04 Novembre 2025 - 05:56 Alessandro D’Amato
rapimento tortura 15enne moncalieri spedizione punitiva
rapimento tortura 15enne moncalieri spedizione punitiva
I ragazzini avrebbero fatto quattro video della serata del sequestro e sembra li stessero postando in chat di gruppo

A rapire e torturare il ragazzino di 15 anni di Moncalieri sono stati i suoi compagni di scuola. Con un’amica di 15 anni, a sua volta indagata. Il 15enne è fragile e ha problemi di studio. «Una sopraffazione vera e propria», dice a La Stampa la procuratrice per i minori di Torino Emma Avezzù. L’indagine dovrà anche accertare se c’è stata una violenza sessuale: a denunciarla è stata la madre del 15enne. Sembra che al ragazzino sia stata anche spenta una sigaretta sul corpo e che dopo il poveretto sia stato gettato nel nel fiume Po.

Lo sgabuzzino della tortura

Secondo il quotidiano torinese la vittima è rimasta chiusa in uno sgabuzzino per ore e rapata a zero. Troppo anche per la baby gang di cui facevano parte almeno due dei persecutori del ragazzino fragile. Gli altri membri della gang hanno fatto partire un linciaggio social contro uno dei due presunti torturatori: «Ti ho messo come la mia putt… rattone! Se ti becco in giro..». «Non sei più un gangster, ma un pentito». «Andiamo a beccarli per un semplice confronto». In cinquanta si sono anche presentati sotto le case di entrambi i presunti torturatori: «Avete finito di vivere». Secondo la ricostruzione de La Stampa tutti i ragazzini, i componenti della gang e la vittima, sono italiani e non appartengono a famiglie di immigrati nè di prima nè di seconda generazione. Per un investigatore dei carabinieri provengono tutti da famiglie del ceto medio: «Nulla che c’entri con quelli che sui giornali vengono definiti “maranza“», dice la procuratrice Avezzù.

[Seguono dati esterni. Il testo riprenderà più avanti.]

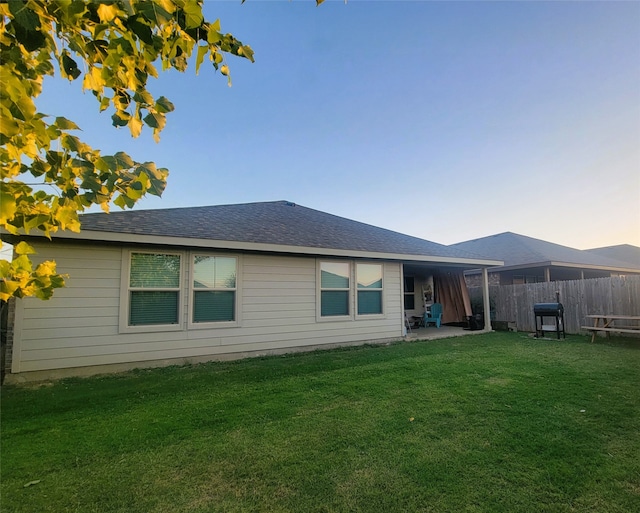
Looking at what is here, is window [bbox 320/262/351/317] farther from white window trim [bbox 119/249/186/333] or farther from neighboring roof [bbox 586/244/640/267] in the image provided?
neighboring roof [bbox 586/244/640/267]

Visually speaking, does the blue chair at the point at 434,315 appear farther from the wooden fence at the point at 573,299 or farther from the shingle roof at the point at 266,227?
the shingle roof at the point at 266,227

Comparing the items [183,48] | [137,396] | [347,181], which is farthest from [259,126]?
[183,48]

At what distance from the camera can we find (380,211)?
52.7 feet

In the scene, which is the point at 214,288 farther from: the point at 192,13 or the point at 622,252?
the point at 622,252

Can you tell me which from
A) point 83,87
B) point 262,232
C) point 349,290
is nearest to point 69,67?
point 83,87

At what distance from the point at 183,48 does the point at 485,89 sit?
9.17 meters

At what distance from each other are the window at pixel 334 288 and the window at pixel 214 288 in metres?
2.21

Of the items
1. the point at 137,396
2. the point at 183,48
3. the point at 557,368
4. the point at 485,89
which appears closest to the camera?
the point at 183,48

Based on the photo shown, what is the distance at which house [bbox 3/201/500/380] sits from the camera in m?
5.44

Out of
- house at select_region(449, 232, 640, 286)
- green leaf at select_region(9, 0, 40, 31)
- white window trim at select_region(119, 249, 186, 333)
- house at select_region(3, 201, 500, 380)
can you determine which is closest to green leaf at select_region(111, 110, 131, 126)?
green leaf at select_region(9, 0, 40, 31)

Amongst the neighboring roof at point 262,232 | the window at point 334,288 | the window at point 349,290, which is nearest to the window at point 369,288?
the window at point 349,290

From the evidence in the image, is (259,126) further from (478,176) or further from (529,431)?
(529,431)

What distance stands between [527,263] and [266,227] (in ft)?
36.5

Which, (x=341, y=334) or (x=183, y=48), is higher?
(x=183, y=48)
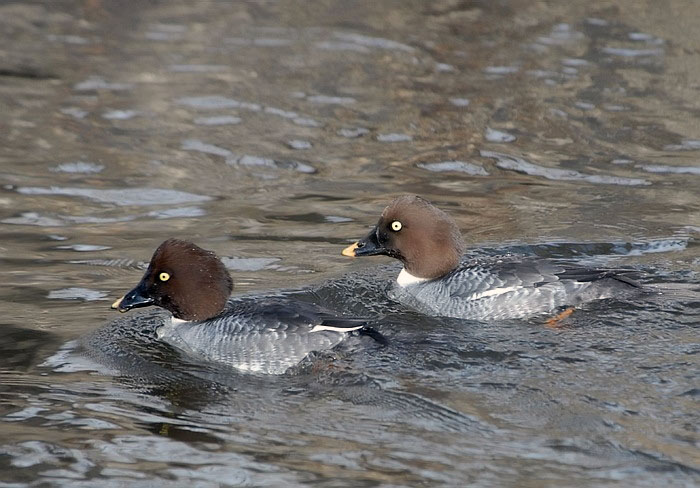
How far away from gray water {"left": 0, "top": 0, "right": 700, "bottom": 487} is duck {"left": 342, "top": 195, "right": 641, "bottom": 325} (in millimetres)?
171

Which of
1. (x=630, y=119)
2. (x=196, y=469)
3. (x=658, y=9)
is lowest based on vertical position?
(x=196, y=469)

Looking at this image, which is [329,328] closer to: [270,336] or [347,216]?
[270,336]

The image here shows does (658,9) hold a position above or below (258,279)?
above

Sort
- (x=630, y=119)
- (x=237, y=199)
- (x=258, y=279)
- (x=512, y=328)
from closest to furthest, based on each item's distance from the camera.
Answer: (x=512, y=328)
(x=258, y=279)
(x=237, y=199)
(x=630, y=119)

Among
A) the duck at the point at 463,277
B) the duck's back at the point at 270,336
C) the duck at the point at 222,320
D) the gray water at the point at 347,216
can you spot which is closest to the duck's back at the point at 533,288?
the duck at the point at 463,277

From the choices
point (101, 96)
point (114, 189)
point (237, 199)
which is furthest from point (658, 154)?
point (101, 96)

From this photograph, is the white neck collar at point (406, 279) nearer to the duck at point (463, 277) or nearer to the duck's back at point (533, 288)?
the duck at point (463, 277)

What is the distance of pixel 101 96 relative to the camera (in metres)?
15.5

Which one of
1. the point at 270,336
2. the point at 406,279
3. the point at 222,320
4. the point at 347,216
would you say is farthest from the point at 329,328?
the point at 347,216

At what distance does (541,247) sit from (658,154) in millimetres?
3608

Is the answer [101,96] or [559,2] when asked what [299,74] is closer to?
[101,96]

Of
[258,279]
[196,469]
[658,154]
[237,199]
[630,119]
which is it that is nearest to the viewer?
[196,469]

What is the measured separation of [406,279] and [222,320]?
1921mm

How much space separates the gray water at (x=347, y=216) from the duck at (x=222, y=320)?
0.14m
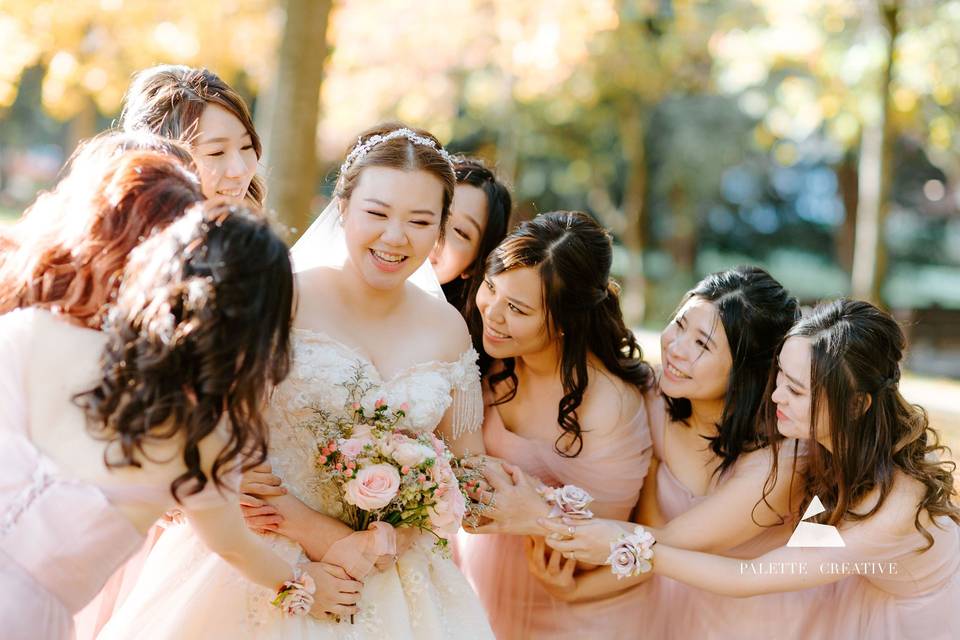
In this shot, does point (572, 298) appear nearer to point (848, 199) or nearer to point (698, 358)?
point (698, 358)

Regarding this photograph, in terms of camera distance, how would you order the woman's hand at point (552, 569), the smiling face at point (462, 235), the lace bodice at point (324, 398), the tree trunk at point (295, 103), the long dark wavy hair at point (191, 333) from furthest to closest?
the tree trunk at point (295, 103) < the smiling face at point (462, 235) < the woman's hand at point (552, 569) < the lace bodice at point (324, 398) < the long dark wavy hair at point (191, 333)

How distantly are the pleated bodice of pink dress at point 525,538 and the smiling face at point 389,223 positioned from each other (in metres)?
0.98

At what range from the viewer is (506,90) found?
1611cm

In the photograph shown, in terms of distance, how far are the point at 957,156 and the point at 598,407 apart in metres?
15.9

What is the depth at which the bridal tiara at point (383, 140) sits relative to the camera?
354 cm

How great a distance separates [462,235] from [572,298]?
76 cm

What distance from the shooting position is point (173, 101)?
12.2ft

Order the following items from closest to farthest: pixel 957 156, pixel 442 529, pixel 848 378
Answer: pixel 442 529, pixel 848 378, pixel 957 156

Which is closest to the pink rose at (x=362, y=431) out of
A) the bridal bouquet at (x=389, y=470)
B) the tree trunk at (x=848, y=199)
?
the bridal bouquet at (x=389, y=470)

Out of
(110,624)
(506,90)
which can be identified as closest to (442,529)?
(110,624)

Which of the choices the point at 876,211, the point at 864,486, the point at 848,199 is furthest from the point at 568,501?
the point at 848,199

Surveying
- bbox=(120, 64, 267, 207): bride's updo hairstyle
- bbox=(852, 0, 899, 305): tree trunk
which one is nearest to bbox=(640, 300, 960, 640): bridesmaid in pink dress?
bbox=(120, 64, 267, 207): bride's updo hairstyle

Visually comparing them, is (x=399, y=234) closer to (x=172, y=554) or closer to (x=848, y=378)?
(x=172, y=554)

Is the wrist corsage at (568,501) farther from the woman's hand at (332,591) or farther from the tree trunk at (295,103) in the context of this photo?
the tree trunk at (295,103)
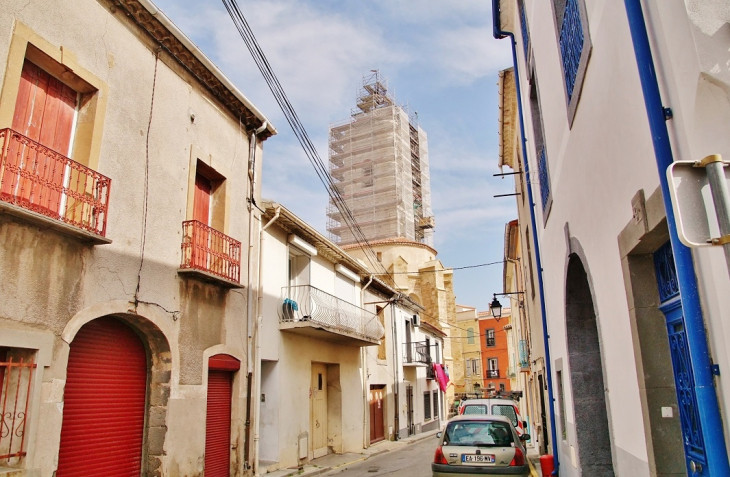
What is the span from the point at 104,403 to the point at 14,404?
1.80 m

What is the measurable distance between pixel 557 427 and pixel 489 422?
1.17 m

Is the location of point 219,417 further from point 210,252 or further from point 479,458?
point 479,458

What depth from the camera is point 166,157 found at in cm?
905

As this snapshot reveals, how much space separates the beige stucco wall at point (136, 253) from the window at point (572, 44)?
6.24 meters

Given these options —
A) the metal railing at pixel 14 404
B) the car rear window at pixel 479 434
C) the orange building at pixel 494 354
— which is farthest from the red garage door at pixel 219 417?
the orange building at pixel 494 354

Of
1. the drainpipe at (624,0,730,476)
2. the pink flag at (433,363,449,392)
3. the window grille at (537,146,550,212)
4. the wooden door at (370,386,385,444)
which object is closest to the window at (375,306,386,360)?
the wooden door at (370,386,385,444)

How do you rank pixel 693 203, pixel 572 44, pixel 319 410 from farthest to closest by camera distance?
pixel 319 410 < pixel 572 44 < pixel 693 203

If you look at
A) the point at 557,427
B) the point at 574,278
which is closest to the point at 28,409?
the point at 574,278

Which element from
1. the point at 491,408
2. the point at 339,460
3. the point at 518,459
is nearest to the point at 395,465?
the point at 339,460

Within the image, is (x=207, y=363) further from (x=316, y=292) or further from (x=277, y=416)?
(x=316, y=292)

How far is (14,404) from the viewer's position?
596 centimetres

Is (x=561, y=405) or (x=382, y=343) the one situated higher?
(x=382, y=343)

I quattro video poi cancellati e la spedizione punitiva

I ragazzini avrebbero fatto quattro video della serata del sequestro e sembra li stessero postando in chat di gruppo. Poi è arrivata la spedizione punitiva di alcuni parenti della vittima sotto casa di uno dei due a Moncalieri. «Solo in quel momento, forse, si sono resi conto della sopraffazione di cui erano stati protagonisti. Erano stati in tre contro uno», spiega ancora la procuratrice Avezzù. I filmati a quel punto sono stati cancellati da chi li aveva realizzati. Il sindaco di Moncalieri, Paolo Montagna, conosce molto la famiglia della vittima perché da tempo era seguita dai servizi sociali. «Provo grande inquietudine per quello che è successo. Mi sembra una guerra fra poveri. Sono fragilità diverse che invece di unirsi per mettere la testa fuori dall’acqua, scatenano una competizione al ribasso che fa orrore. Cosa c’è nella testa di ragazzi che fanno una cosa del genere? Serve un patto rinnovato fra scuola, famiglie e istituzioni. Bisogna tenere l’argine più alto».